Exercise prompt
Copy out each line of the data holding "uploads".

Records
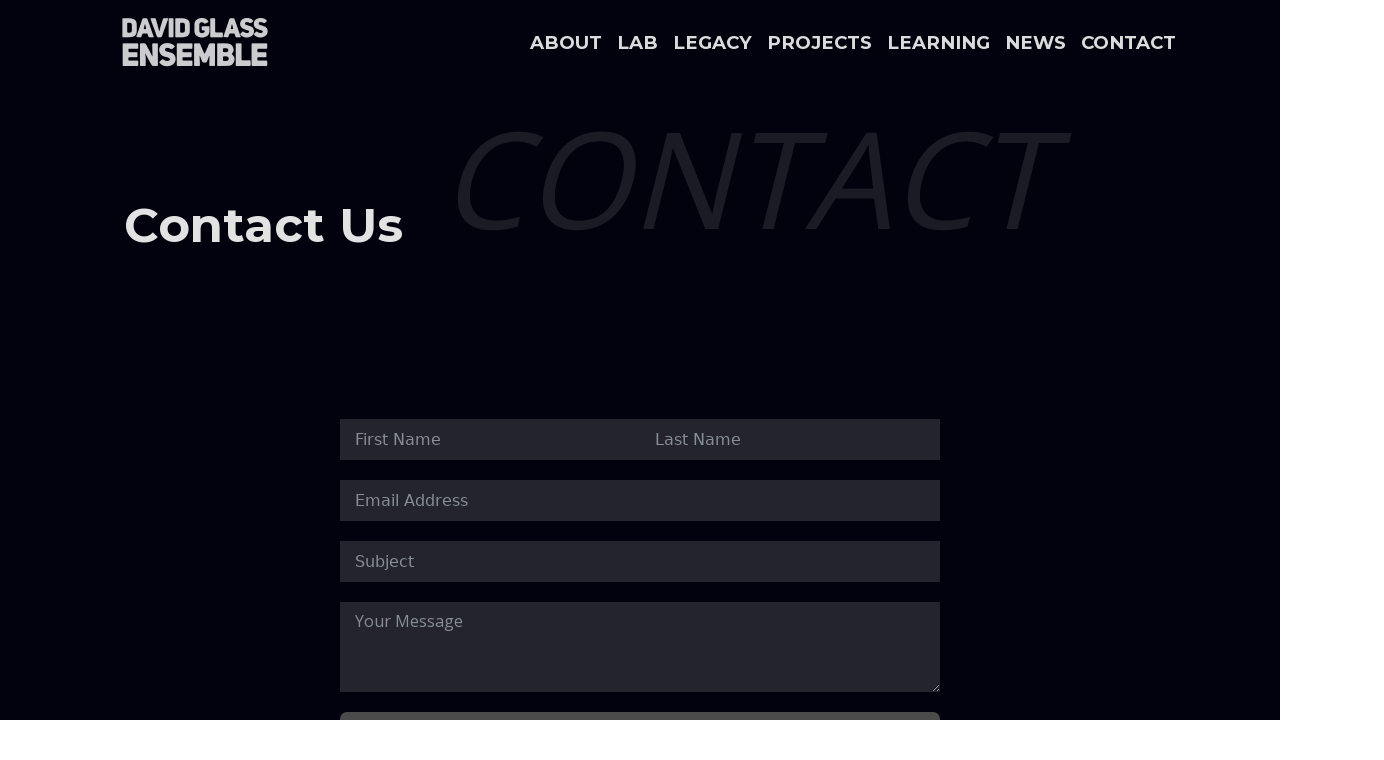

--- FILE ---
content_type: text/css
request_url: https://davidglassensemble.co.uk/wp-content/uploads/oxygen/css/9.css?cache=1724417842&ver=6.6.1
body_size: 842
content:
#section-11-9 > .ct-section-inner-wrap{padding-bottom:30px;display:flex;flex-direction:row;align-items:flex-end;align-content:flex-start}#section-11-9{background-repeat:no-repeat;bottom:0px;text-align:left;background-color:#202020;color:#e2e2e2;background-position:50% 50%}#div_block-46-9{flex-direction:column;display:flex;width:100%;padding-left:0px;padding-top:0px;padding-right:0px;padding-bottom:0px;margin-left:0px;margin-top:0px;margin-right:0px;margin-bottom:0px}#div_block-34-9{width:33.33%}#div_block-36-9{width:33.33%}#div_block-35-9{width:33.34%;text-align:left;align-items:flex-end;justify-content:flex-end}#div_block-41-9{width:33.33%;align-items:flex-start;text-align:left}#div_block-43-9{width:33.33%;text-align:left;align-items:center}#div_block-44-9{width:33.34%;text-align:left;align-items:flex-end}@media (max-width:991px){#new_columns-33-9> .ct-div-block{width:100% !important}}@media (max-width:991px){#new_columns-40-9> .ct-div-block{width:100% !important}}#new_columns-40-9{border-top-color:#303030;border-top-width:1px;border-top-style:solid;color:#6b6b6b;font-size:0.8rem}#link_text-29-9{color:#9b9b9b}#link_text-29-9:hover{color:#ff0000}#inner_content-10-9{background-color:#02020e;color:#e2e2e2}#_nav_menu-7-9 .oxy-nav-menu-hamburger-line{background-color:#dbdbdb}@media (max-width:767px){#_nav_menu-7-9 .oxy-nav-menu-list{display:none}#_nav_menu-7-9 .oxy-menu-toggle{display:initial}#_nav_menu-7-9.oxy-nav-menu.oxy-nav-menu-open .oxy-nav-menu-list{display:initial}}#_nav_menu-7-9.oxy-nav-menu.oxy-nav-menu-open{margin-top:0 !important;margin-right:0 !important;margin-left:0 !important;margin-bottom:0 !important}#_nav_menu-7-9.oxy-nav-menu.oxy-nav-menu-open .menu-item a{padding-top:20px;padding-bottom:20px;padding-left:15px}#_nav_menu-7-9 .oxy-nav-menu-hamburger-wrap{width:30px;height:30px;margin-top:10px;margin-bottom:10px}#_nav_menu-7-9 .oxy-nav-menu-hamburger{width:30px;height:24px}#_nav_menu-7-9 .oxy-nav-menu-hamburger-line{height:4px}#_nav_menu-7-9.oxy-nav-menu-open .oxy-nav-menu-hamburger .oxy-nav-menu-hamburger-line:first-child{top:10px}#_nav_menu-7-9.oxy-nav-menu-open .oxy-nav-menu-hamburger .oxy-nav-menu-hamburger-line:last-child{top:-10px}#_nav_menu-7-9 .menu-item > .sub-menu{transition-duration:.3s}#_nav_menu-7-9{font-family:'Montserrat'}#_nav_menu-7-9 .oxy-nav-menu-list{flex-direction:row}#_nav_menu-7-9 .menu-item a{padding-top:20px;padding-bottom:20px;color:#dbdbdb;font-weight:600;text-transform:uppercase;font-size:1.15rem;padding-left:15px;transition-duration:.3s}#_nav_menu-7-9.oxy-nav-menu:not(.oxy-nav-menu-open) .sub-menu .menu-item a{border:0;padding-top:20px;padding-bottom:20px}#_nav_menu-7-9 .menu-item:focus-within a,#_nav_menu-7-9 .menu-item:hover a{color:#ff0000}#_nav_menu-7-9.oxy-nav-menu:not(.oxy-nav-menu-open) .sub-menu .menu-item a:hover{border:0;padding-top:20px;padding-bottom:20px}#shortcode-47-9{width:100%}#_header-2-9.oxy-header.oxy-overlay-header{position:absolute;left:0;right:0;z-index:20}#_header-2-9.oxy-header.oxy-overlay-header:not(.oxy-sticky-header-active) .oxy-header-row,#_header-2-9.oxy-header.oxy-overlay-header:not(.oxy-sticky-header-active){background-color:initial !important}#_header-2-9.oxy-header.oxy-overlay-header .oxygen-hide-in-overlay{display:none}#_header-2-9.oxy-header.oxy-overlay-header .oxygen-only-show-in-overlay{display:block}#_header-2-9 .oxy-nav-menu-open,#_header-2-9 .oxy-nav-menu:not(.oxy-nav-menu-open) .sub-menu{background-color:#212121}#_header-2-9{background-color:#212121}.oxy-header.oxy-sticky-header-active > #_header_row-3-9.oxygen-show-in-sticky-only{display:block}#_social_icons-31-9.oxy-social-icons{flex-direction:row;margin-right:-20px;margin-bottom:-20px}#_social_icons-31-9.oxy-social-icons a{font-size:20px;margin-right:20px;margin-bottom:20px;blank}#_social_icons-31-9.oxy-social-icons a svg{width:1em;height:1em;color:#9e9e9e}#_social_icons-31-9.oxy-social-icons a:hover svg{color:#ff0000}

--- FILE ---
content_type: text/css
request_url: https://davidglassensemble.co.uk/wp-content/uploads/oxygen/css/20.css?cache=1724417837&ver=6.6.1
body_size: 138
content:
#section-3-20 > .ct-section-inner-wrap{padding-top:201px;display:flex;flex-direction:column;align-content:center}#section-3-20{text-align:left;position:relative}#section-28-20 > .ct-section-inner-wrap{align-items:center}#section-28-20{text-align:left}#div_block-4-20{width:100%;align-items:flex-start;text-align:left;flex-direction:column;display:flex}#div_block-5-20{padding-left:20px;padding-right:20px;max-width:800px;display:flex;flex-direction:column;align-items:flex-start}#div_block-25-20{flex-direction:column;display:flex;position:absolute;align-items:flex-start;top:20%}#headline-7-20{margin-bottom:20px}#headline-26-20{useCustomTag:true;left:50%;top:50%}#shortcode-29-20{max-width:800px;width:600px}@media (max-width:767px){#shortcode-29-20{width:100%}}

Answer below
request_url: https://davidglassensemble.co.uk/wp-content/uploads/oxygen/css/9.css?cache=1724417842&ver=6.6.1
request_url: https://davidglassensemble.co.uk/wp-content/uploads/oxygen/css/20.css?cache=1724417837&ver=6.6.1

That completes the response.